Reste que le cas Konaté est structurellement différent. Salah était irremplaçable dans le schéma de jeu de Jürgen Klopp, son départ impensable sportivement. Konaté, lui, alterne phases de titularisation indiscutable et passages sur le banc, notamment face à la concurrence de Virgil van Dijk. Cette intermittence dans le temps de jeu complique la négociation : difficile de proposer un salaire record à un joueur dont le statut de titulaire n'est pas gravé dans le marbre.
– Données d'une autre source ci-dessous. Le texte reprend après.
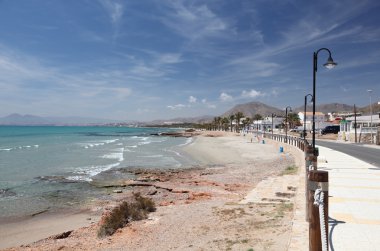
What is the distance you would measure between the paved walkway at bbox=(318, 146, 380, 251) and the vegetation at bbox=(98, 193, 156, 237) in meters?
5.95

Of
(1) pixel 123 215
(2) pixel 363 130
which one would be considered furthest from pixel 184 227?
(2) pixel 363 130

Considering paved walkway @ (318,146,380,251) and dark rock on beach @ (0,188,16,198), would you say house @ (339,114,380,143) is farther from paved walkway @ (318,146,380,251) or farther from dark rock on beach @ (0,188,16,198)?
dark rock on beach @ (0,188,16,198)

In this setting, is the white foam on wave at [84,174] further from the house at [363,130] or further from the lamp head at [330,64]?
the house at [363,130]

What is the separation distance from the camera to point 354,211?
857 centimetres

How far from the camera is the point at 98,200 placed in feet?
53.6

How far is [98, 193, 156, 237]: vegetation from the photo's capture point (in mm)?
10125

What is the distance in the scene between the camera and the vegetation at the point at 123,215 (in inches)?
399

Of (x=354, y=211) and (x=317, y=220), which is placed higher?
(x=317, y=220)

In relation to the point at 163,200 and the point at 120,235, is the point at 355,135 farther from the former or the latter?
the point at 120,235

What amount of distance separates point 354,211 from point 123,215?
22.1 ft

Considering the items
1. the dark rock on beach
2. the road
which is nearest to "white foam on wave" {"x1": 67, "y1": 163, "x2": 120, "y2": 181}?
the dark rock on beach

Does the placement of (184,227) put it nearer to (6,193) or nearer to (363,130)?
(6,193)

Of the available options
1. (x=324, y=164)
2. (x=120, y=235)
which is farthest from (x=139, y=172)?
(x=120, y=235)

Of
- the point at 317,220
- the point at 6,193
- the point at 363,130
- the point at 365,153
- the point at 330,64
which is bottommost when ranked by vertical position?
the point at 6,193
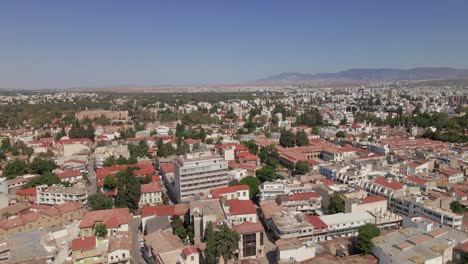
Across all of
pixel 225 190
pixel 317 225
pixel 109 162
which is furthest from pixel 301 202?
pixel 109 162

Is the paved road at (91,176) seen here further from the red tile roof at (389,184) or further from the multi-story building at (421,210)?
the multi-story building at (421,210)

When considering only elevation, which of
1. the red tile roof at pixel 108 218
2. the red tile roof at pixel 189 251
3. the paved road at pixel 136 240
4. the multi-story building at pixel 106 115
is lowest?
the paved road at pixel 136 240

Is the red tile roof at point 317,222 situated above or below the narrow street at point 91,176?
above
- Konaté est arrivé à Liverpool à l'été 2021 pour environ 40 millions d'euros en provenance du RB Leipzig
- Son contrat expire en juin 2025, faisant de lui un potentiel transfert libre cet hiver ou l'été prochain
- Sa valeur marchande est estimée entre 60 et 80 millions d'euros selon les plateformes spécialisées
- Plus de 30 sélections avec l'équipe de France, dont une participation au Mondial 2022
PSG contre Liverpool, un duel qui redessine la carte du pouvoir footballistique
Au-delà du cas individuel, la rivalité entre Paris et Liverpool pour attirer Ibrahima Konaté illustre un phénomène plus large qui traverse le football européen depuis trois ou quatre saisons. Le PSG, longtemps perçu comme un club acheteur de stars finissantes ou en quête de vitrine médiatique, s'est progressivement réorienté vers une stratégie de recrutement plus cohérente sportivement. L'arrivée de Luis Enrique a accompagné ce changement de paradigme. Le club cherche désormais des joueurs à fort potentiel de revente ou, au minimum, à forte capacité de rendement sur plusieurs exercices.
Liverpool, de son côté, traverse une transition douce mais réelle. L'ère Klopp s'est achevée sur un bilan exceptionnel — une Ligue des champions en 2019, un titre de champion d'Angleterre en 2020 — mais Arne Slot hérite d'un groupe vieillissant sur plusieurs postes clés. Van Dijk lui-même approche la trentaine bien sonnée. Conserver Konaté n'est donc pas seulement une question de stabilité à court terme, c'est un choix stratégique pour la construction de l'équipe sur les cinq prochaines années.
La dimension française du dossier ajoute encore une couche de complexité symbolique. Konaté appartient à cette génération de défenseurs centraux formés en France — avec Dayot Upamecano, William Saliba ou Benoît Badiashile — qui constituent aujourd'hui l'une des ressources les plus convoitées du marché mondial. Didier Deschamps l'a régulièrement convoqué en équipe nationale, même si sa place dans la hiérarchie reste sujette à interprétation. Un retour en France, dans un club qui joue la Ligue des champions chaque saison, ne serait pas sans logique sportive.
La fenêtre de transfert de janvier ouvre une première fenêtre de tension. Si aucune prolongation n'est annoncée d'ici là, Liverpool sera théoriquement contraint de vendre pour ne pas perdre le joueur gratuitement six mois plus tard. Un scénario que le directeur sportif des Reds, Richard Hughes, doit avoir en tête en permanence. Les clubs anglais ont appris, à leurs dépens, que laisser filer des actifs majeurs sans compensation financière fragilise durablement la capacité de recrutement future.
Que Konaté prolonge à Anfield, rallie Paris, ou surprenne tout le monde en s'engageant avec un troisième prétendant encore discret — le Real Madrid et le Bayern Munich seraient attentifs, selon plusieurs sources européennes — son dossier cristallise quelque chose de plus profond que le simple jeu des transferts. Il pose la question, récurrente et jamais vraiment résolue, de la fidélité dans le football moderne, à l'heure où les contrats courts et les agents puissants ont fondamentalement redessiné les rapports de force entre clubs et joueurs. Dans ce nouvel équilibre, Ibrahima Konaté tient, pour quelques mois encore, toutes les cartes en main.